Program connects firms with decision makers, officials say.

The Small Business Administration has announced a new traveling campaign to further expand opportunities for women-owned contractors, describing the ChallengeHer effort as a way to play “matchmaker” in the government and business supply chains.

SBA Deputy Administrator Marie Johns told a luncheon sponsored by SBA, the nonprofit Women Impacting Public Policy and American Express OPEN, that the effort will “leverage collective resources to connect women-owned small businesses with the decision-makers and contract opportunities housed by our federal partners, both at the national level and in their local communities.”

Twelve years after passage of the initial legislation to boost women-owned businesses, President Obama in January signed the National Defense Authorization Act, which included a long-sought provision to lift the $6.5 million dollar cap on contracts that women-owned businesses could compete for under the women-owned business preference.

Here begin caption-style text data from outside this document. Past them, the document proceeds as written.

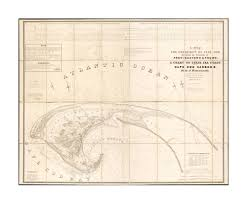 Amazon Com 1835 Map Barnstable Truro Of The Extremity Of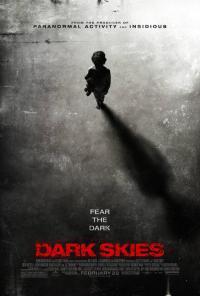 Dark Skies B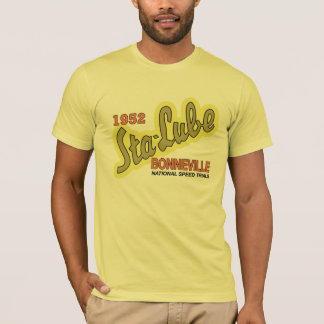 bonneville tee shirts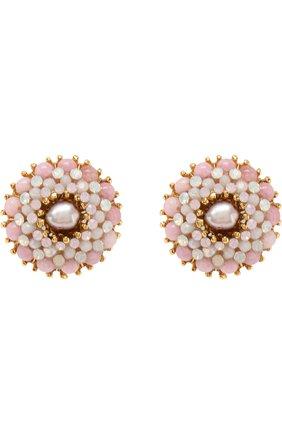 Серьги-клипсы с кристаллами Swarovski Larisa Barrera розовые | Фото №1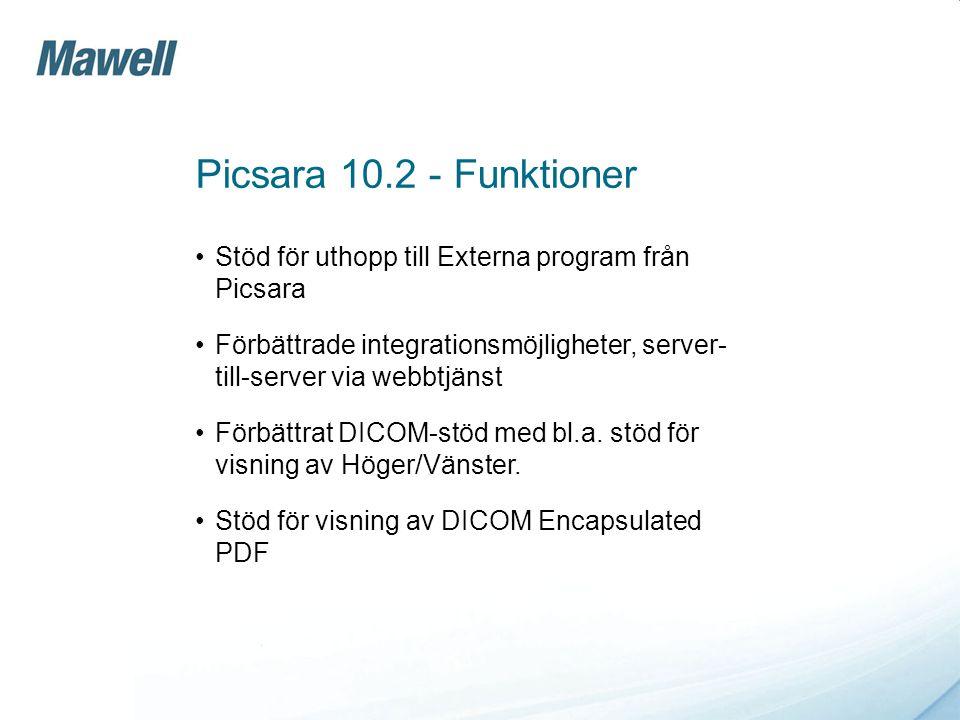 Picsara 10.2 - Funktioner Stöd för uthopp till Externa program från Picsara.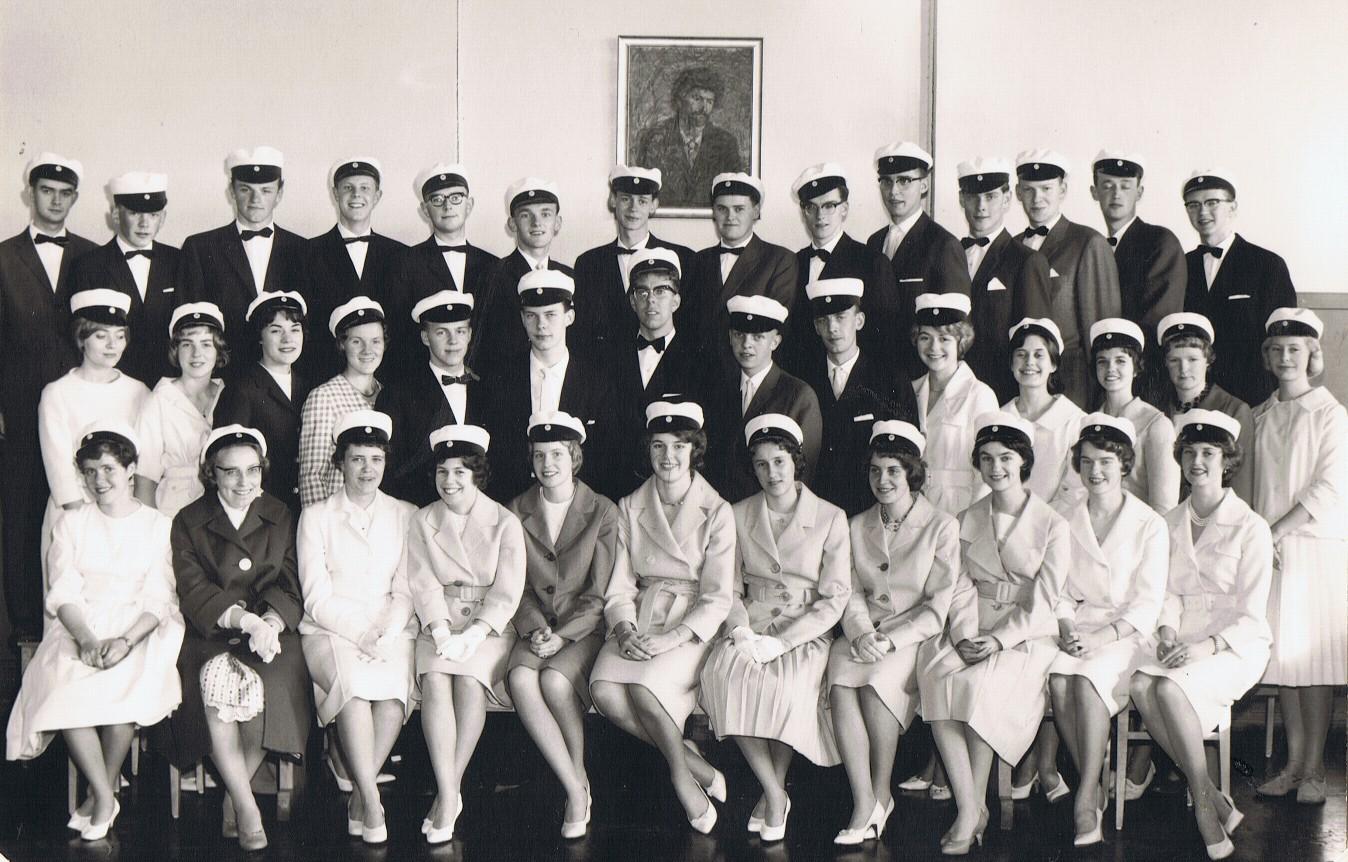 studenten1960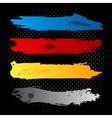 Grunge Ink Banners Set vector image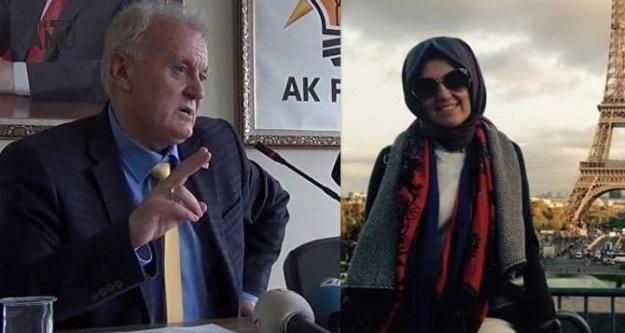 Milletvekilinin Kızı Belediyeye KPSS'siz Alındı-İşte Gitmeden Maaş Aldı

“Finally there’s a law on the books,” Johns told the luncheon on Tuesday. “It fell to this administration to put the regulations in place.”

She said the nation’s economy includes 25 million small business firms employing 60 million people, or half of the private sector. The federal government awards $100 billion a year in small business contracts, an amount that has risen under Obama by $32 billion over the George W. Bush administration’s three-year total, she said. There are now 13,000 women in SBA’s small business registry, but with outreach and training, there could be more.

The ChallengeHer campaign plans initial stops to women’s business gatherings in Phoenix, Seattle, New Orleans, Denver, Atlanta, San Francisco and New York.

Antonella Pianalto, vice president of government affairs for American Express, told the luncheon that women remain “vastly underrepresented in the $500 billion a year the government spends on contracting.” With women having reached only 4 percent of the law’s goal of 5 percent of contracting for women-owned business, some $4 billion remains on the table, she said. “The stage is set for us like never before. What we need is for women to step up to the challenge.”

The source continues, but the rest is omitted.